NO other party leader on this island is more loved, at least by his own. As soon as the Rev Ian Paisley took to the stage yesterday, DUP delegates rose to their feet and there they stayed for five minutes, cheering, clapping, and waving.

"I was beginning to fear people didn't want to hear me!"

Paisley teased, when he eventually got a word in. But the big grin said it all. The DUP does nothing quietly so its first party conference since it swept the election boards would always be triumphalist.

Paisley remembered darker days, when his party was on the margins, despised and demonised by opponents. But he'd never thought of giving up, he declared, quoting Shakespeare: "Let come what will, I will bear it out.
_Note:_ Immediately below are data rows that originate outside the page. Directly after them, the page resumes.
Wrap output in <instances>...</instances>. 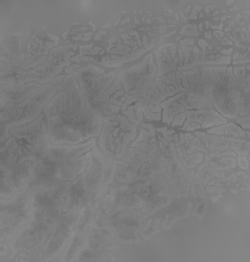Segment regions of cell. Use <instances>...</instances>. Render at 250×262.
<instances>
[{
    "instance_id": "obj_1",
    "label": "cell",
    "mask_w": 250,
    "mask_h": 262,
    "mask_svg": "<svg viewBox=\"0 0 250 262\" xmlns=\"http://www.w3.org/2000/svg\"><path fill=\"white\" fill-rule=\"evenodd\" d=\"M49 143L78 144L99 135L103 122L88 107L74 76L66 78L56 96L44 107Z\"/></svg>"
},
{
    "instance_id": "obj_2",
    "label": "cell",
    "mask_w": 250,
    "mask_h": 262,
    "mask_svg": "<svg viewBox=\"0 0 250 262\" xmlns=\"http://www.w3.org/2000/svg\"><path fill=\"white\" fill-rule=\"evenodd\" d=\"M118 123H106L102 137V146L105 154L113 157H120L128 139L135 136V128L125 121L123 125Z\"/></svg>"
}]
</instances>
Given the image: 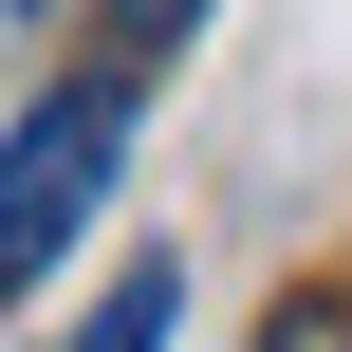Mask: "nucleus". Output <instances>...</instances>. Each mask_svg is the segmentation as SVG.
Instances as JSON below:
<instances>
[{"label": "nucleus", "instance_id": "7ed1b4c3", "mask_svg": "<svg viewBox=\"0 0 352 352\" xmlns=\"http://www.w3.org/2000/svg\"><path fill=\"white\" fill-rule=\"evenodd\" d=\"M186 37H204V0H111V74H130V93H148Z\"/></svg>", "mask_w": 352, "mask_h": 352}, {"label": "nucleus", "instance_id": "f03ea898", "mask_svg": "<svg viewBox=\"0 0 352 352\" xmlns=\"http://www.w3.org/2000/svg\"><path fill=\"white\" fill-rule=\"evenodd\" d=\"M167 334H186V260H130V278H111L56 352H167Z\"/></svg>", "mask_w": 352, "mask_h": 352}, {"label": "nucleus", "instance_id": "f257e3e1", "mask_svg": "<svg viewBox=\"0 0 352 352\" xmlns=\"http://www.w3.org/2000/svg\"><path fill=\"white\" fill-rule=\"evenodd\" d=\"M111 167H130V74H74V93H37L0 130V297H37L74 260V223L111 204Z\"/></svg>", "mask_w": 352, "mask_h": 352}, {"label": "nucleus", "instance_id": "20e7f679", "mask_svg": "<svg viewBox=\"0 0 352 352\" xmlns=\"http://www.w3.org/2000/svg\"><path fill=\"white\" fill-rule=\"evenodd\" d=\"M19 19H56V0H19Z\"/></svg>", "mask_w": 352, "mask_h": 352}]
</instances>
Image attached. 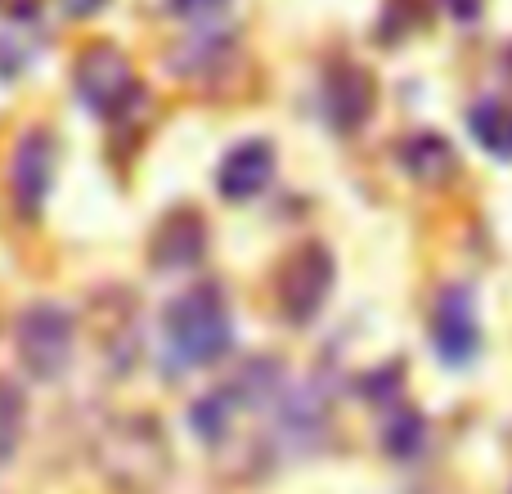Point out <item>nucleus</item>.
<instances>
[{
    "instance_id": "nucleus-16",
    "label": "nucleus",
    "mask_w": 512,
    "mask_h": 494,
    "mask_svg": "<svg viewBox=\"0 0 512 494\" xmlns=\"http://www.w3.org/2000/svg\"><path fill=\"white\" fill-rule=\"evenodd\" d=\"M230 5L234 0H167V14L185 18V23H198V27H212Z\"/></svg>"
},
{
    "instance_id": "nucleus-3",
    "label": "nucleus",
    "mask_w": 512,
    "mask_h": 494,
    "mask_svg": "<svg viewBox=\"0 0 512 494\" xmlns=\"http://www.w3.org/2000/svg\"><path fill=\"white\" fill-rule=\"evenodd\" d=\"M14 342H18V360L36 382L63 378V369L72 364V342H77L72 315L63 306H54V301H36V306H27L18 315Z\"/></svg>"
},
{
    "instance_id": "nucleus-17",
    "label": "nucleus",
    "mask_w": 512,
    "mask_h": 494,
    "mask_svg": "<svg viewBox=\"0 0 512 494\" xmlns=\"http://www.w3.org/2000/svg\"><path fill=\"white\" fill-rule=\"evenodd\" d=\"M441 9L454 18V23H463V27H472L481 14H486V0H441Z\"/></svg>"
},
{
    "instance_id": "nucleus-2",
    "label": "nucleus",
    "mask_w": 512,
    "mask_h": 494,
    "mask_svg": "<svg viewBox=\"0 0 512 494\" xmlns=\"http://www.w3.org/2000/svg\"><path fill=\"white\" fill-rule=\"evenodd\" d=\"M162 342H167L171 364L180 369H207V364L225 360L234 346V319L225 306L221 288H189L162 315Z\"/></svg>"
},
{
    "instance_id": "nucleus-1",
    "label": "nucleus",
    "mask_w": 512,
    "mask_h": 494,
    "mask_svg": "<svg viewBox=\"0 0 512 494\" xmlns=\"http://www.w3.org/2000/svg\"><path fill=\"white\" fill-rule=\"evenodd\" d=\"M90 463L113 494H158L176 468L167 432L149 414L108 418L90 441Z\"/></svg>"
},
{
    "instance_id": "nucleus-19",
    "label": "nucleus",
    "mask_w": 512,
    "mask_h": 494,
    "mask_svg": "<svg viewBox=\"0 0 512 494\" xmlns=\"http://www.w3.org/2000/svg\"><path fill=\"white\" fill-rule=\"evenodd\" d=\"M504 72H508V77H512V50L504 54Z\"/></svg>"
},
{
    "instance_id": "nucleus-6",
    "label": "nucleus",
    "mask_w": 512,
    "mask_h": 494,
    "mask_svg": "<svg viewBox=\"0 0 512 494\" xmlns=\"http://www.w3.org/2000/svg\"><path fill=\"white\" fill-rule=\"evenodd\" d=\"M432 346L450 369H468L481 351V324H477V301L463 283H450L436 297L432 315Z\"/></svg>"
},
{
    "instance_id": "nucleus-4",
    "label": "nucleus",
    "mask_w": 512,
    "mask_h": 494,
    "mask_svg": "<svg viewBox=\"0 0 512 494\" xmlns=\"http://www.w3.org/2000/svg\"><path fill=\"white\" fill-rule=\"evenodd\" d=\"M72 86H77V99L95 117H122L140 99V81H135L131 59L117 45L104 41L81 50L77 68H72Z\"/></svg>"
},
{
    "instance_id": "nucleus-5",
    "label": "nucleus",
    "mask_w": 512,
    "mask_h": 494,
    "mask_svg": "<svg viewBox=\"0 0 512 494\" xmlns=\"http://www.w3.org/2000/svg\"><path fill=\"white\" fill-rule=\"evenodd\" d=\"M333 274L337 270H333L328 247H319V243L297 247V252L283 261L279 283H274L283 319H288V324H310V319L324 310L328 292H333Z\"/></svg>"
},
{
    "instance_id": "nucleus-12",
    "label": "nucleus",
    "mask_w": 512,
    "mask_h": 494,
    "mask_svg": "<svg viewBox=\"0 0 512 494\" xmlns=\"http://www.w3.org/2000/svg\"><path fill=\"white\" fill-rule=\"evenodd\" d=\"M230 59H234V36L203 32V36L185 41L176 54H171V68H176L180 77H189V81H203V77H212V72L230 68Z\"/></svg>"
},
{
    "instance_id": "nucleus-9",
    "label": "nucleus",
    "mask_w": 512,
    "mask_h": 494,
    "mask_svg": "<svg viewBox=\"0 0 512 494\" xmlns=\"http://www.w3.org/2000/svg\"><path fill=\"white\" fill-rule=\"evenodd\" d=\"M274 180V144L270 140H243L216 167V189L225 203H252Z\"/></svg>"
},
{
    "instance_id": "nucleus-13",
    "label": "nucleus",
    "mask_w": 512,
    "mask_h": 494,
    "mask_svg": "<svg viewBox=\"0 0 512 494\" xmlns=\"http://www.w3.org/2000/svg\"><path fill=\"white\" fill-rule=\"evenodd\" d=\"M468 131L490 158L512 162V104H504V99H481V104H472Z\"/></svg>"
},
{
    "instance_id": "nucleus-18",
    "label": "nucleus",
    "mask_w": 512,
    "mask_h": 494,
    "mask_svg": "<svg viewBox=\"0 0 512 494\" xmlns=\"http://www.w3.org/2000/svg\"><path fill=\"white\" fill-rule=\"evenodd\" d=\"M59 5H63V14H72V18H90V14H99L108 0H59Z\"/></svg>"
},
{
    "instance_id": "nucleus-7",
    "label": "nucleus",
    "mask_w": 512,
    "mask_h": 494,
    "mask_svg": "<svg viewBox=\"0 0 512 494\" xmlns=\"http://www.w3.org/2000/svg\"><path fill=\"white\" fill-rule=\"evenodd\" d=\"M54 167H59V144L50 131H23L14 144V162H9V185H14V203L23 216H36L50 198Z\"/></svg>"
},
{
    "instance_id": "nucleus-14",
    "label": "nucleus",
    "mask_w": 512,
    "mask_h": 494,
    "mask_svg": "<svg viewBox=\"0 0 512 494\" xmlns=\"http://www.w3.org/2000/svg\"><path fill=\"white\" fill-rule=\"evenodd\" d=\"M23 441V391L9 378H0V463Z\"/></svg>"
},
{
    "instance_id": "nucleus-10",
    "label": "nucleus",
    "mask_w": 512,
    "mask_h": 494,
    "mask_svg": "<svg viewBox=\"0 0 512 494\" xmlns=\"http://www.w3.org/2000/svg\"><path fill=\"white\" fill-rule=\"evenodd\" d=\"M207 252V225L198 212H189V207H180V212H171L167 221L158 225V234H153L149 243V256L158 270H185V265H198Z\"/></svg>"
},
{
    "instance_id": "nucleus-15",
    "label": "nucleus",
    "mask_w": 512,
    "mask_h": 494,
    "mask_svg": "<svg viewBox=\"0 0 512 494\" xmlns=\"http://www.w3.org/2000/svg\"><path fill=\"white\" fill-rule=\"evenodd\" d=\"M418 445H423V418L414 409H400L396 423L387 427V450L405 459V454H418Z\"/></svg>"
},
{
    "instance_id": "nucleus-8",
    "label": "nucleus",
    "mask_w": 512,
    "mask_h": 494,
    "mask_svg": "<svg viewBox=\"0 0 512 494\" xmlns=\"http://www.w3.org/2000/svg\"><path fill=\"white\" fill-rule=\"evenodd\" d=\"M378 104V86L360 63H337L324 81V117L337 135H355L373 117Z\"/></svg>"
},
{
    "instance_id": "nucleus-11",
    "label": "nucleus",
    "mask_w": 512,
    "mask_h": 494,
    "mask_svg": "<svg viewBox=\"0 0 512 494\" xmlns=\"http://www.w3.org/2000/svg\"><path fill=\"white\" fill-rule=\"evenodd\" d=\"M400 167H405L418 185H441L445 176H454L459 153H454V144L445 140V135L418 131V135H409V140L400 144Z\"/></svg>"
}]
</instances>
He is not worthy of the honeycomb that shuns the hive because the bees have stings."

The DUP had been stung by "journalistic bees, broadcasting bees, ecclesiastical bees, government bees and big republican bees and wasps.

Yet we've survived to enjoy the honey!"

The Belfast agreement was stinking in the grave, "dug with the spade of truth". Paisley was delighted Martin McGuinness had denounced last week's IMC report as "bullshit".

The DUP had "hit the bull's eye" and McGuinness was obviously well acquainted with one particular part of a bull.

MP Sammy Wilson said the Ulster Unionists had played their own version of Big Brother at the Westminster election . . . "all but one of them was thrown out of the house".

If George Galloway was a pussycat, David Trimble had been the house poodle "begging and doing tricks for Tony, Bertie and Gerry".

The sole survivor was "that blonde bombshell" North Down MP, Lady Sylvia Hermon, "the dizzy dame from Donaghadee, Chantelle without the brains".

If the UUP was playing Big Brother, Sinn Fein was working for Big Brother, Wilson said: "They started out with a Stakeknife, now they've got a whole cutlery set!" Wee Denis Donaldson must be a "teaspoon".

Wilson noted Gerry Adams had confessed to hugging trees: "What he didn't say was that half his party prefer the Branch! And up at the top is Tom Hartley, the secret squirrel!"

Gossip among activists centred on whether deputy leader Peter Robinson, who has just had laser eye surgery, suited his spectacle-free new look.

"Maybe the party will be offering us all some botox and nipand-tucks, " said one enthusiastic female delegate.

"No surgery for me, " declared Ian Paisley jnr, "though the wife reckons I need reduction.

It's far too big . . . the ego, that is!"